There are a couple of points worth mentioning.

First, tax revenue as a percent of GDP is meaningless. If you want a figure that actually represents the size and scope of government, you'll have to take (tax revenue + debt) / gdp, which really gives a different result. You'll find the US is way up there. Worse, debt as a percent of gdp excludes the REAL debt of SS and Medicare unfunded liabilities which make us easily the worst in the list.

But your premise is all wrong to begin with -- the idea that government should grow proportionately with population. I cannot think of a worse indicator of a government's health -- that every time the country grows a little, government should grow proportionately.

Worse still, the cost of our government has grown disproportionately with population. As population grows, government bureaucracy grows at a faster pace.

Even 50 years ago, government jobs were considered to be secure -- but lesser paying than those in private enterprise. Which is as it should be. Today, we pay government employees more than those same employees could make in the marketplace. Surely, you recognize that as an utterly absurd situation.

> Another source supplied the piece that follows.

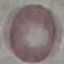
Result: no malaria parasites seen. Photographed with a smartphone camera at the microscope eyepiece. Giemsa stain. Thin blood film. Automatically extracted cell patch, resized to 64 × 64 pixels.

It is a recipe for disaster to have government employees making more than their counterparts in private enterprise. You end up with your best and brightest people working for the least productive sector. If someone wants the security of a government job they ought be paid less than someone who has to face the trials of having to be successful at what they do (in the private sector, where they will be fired for nonperformance).